Ford Wilson and his wife Wendy lived in Mexico, at least five months a year, for 30 years. He now lives in Washington state and raises chickens.  Here is his snake story,

We have quite a snake history since we lived near Los Barracas, out in the tulies between Cabo Pulmo and La Ribera for so many years. We had a few near misses, one of them when we returned home and turned on the lights. Lying in the middle of the living room was a 4 ft long rattler! I grabbed a shovel and dispatched it.

This was the first rattler we killed and we decided that if the snake was on our property and around an area that our dog walked thru, well, sorry but the death penalty would have to be applied. If we encountered a rattlesnake on the road or anywhere else like a hike, we avoided the snake and in some cases would protect it from being run over on the road.
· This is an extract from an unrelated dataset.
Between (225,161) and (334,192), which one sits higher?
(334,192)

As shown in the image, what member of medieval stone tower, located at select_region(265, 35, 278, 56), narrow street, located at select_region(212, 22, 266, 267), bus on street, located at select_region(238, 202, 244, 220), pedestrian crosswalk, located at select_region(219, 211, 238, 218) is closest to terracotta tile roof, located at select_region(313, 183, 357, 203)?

We would never walk in the dark without a good flashlight to illuminate where we

would step. When hiking we would always watch where we were going and especially where we put our hands. You just can't relax when you are in snake country.

In 2010 we got a new puppy. On our migration to Baja in October, we stopped in Bermuda Dunes, California to meet up with a guy who trained dogs to avoid rattlesnakes.

The trainer and an assistant had an ice chest with snakes in it. The snakes had surgical tape around their mouths to render them harmless. Raven was fitted with an electric shock collar, with the strength set for her size and hooked up to a long leash.

First the trainer put a snake in the middle of the clearing and walked Raven around and towards the snake. As Raven noticed the snake and started to investigate it, she got a mild zapping which caused her to back away. This continued in other scenarios, like putting a snake

under a bucket and letting Raven sniff the bucket and, again, getting zapped. Another snake was put in the open area and was agitated enough for it to rattle, again letting Raven get close enough to get a zapping.

The theory is that when seeing a snake, smelling it, and by hearing the rattle and getting zapped for getting close, a dog would avoid snakes in the future. (I wonder if that works for quitting cigarettes? Wear a shock collar for a couple weeks, maybe?)

The final exam was to put a snake in the clearing, have us stand on one side and the trainer and Raven on the other side. He let Raven off the leash as we called her. If she ran straight toward us and close to the snake, well, that was a fail. If she took a great circle route to avoid the snake on the way to us, that was a pass. She passed.

One year later we did another session to re-enforce the avoidance training. The cost of this training was around $100 per session. There is also the option of anti-venom injections for protecting dogs, although this is more controversial and something we decided not to do.

For the five winters that Raven spent in Las Barracas there was never an encounter with a rattlesnake that we were aware of. Additionally we never saw a rattlesnake on the beach but seeing them on the roads was common.

We consider rattle snakes a manageable risk if you follow some common sense rules.